# CHALLENGE:
Copy the material word for word, starting at the very beginning and stopping after the line that contains "337 centimetres".

# DATA SUPPLIED:
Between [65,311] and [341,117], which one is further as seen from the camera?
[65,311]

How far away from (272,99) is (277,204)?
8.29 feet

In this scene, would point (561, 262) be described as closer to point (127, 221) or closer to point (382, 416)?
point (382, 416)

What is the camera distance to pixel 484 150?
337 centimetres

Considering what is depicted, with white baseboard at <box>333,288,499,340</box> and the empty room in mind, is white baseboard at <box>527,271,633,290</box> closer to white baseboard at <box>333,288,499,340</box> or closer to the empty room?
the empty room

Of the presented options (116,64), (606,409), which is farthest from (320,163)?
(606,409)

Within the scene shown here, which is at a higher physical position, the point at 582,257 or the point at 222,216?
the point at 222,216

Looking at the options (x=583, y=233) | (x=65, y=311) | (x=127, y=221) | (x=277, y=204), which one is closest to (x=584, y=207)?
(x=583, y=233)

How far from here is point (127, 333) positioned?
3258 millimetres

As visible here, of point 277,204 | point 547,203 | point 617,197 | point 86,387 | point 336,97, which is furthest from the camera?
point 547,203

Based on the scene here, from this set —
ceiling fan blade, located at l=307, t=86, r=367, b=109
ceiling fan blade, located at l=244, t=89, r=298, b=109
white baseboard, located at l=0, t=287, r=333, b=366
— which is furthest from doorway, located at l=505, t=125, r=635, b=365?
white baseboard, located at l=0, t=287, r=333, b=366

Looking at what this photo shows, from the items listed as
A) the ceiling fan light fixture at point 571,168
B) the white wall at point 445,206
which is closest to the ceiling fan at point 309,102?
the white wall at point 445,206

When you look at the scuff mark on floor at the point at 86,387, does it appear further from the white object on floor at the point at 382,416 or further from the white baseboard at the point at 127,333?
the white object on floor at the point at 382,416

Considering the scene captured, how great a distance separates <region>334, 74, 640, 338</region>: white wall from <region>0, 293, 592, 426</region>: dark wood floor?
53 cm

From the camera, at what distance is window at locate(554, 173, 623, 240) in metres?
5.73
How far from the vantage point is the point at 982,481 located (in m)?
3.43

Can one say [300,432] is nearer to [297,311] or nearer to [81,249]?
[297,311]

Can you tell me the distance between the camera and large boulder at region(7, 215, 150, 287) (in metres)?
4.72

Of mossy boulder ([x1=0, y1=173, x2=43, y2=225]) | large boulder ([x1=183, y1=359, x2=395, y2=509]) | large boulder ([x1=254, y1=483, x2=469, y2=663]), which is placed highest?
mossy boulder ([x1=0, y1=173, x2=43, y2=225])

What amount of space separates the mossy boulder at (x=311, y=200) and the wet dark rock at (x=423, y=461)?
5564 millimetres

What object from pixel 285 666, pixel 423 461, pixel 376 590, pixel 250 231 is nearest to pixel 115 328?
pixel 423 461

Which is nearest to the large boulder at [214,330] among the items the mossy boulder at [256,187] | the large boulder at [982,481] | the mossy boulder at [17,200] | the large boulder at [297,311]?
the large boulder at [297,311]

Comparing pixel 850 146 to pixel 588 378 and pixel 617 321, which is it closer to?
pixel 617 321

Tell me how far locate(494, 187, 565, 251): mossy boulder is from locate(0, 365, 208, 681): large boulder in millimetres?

# PROBLEM SOLUTION:
Between [65,311] and [341,117], which one is further as seen from the camera?
[65,311]

How far away from (272,99) is (277,204)?
8.29 feet

In this scene, would point (561, 262) be described as closer to point (127, 221) or closer to point (382, 416)?
point (382, 416)

What is the camera distance to pixel 484 150?
337 centimetres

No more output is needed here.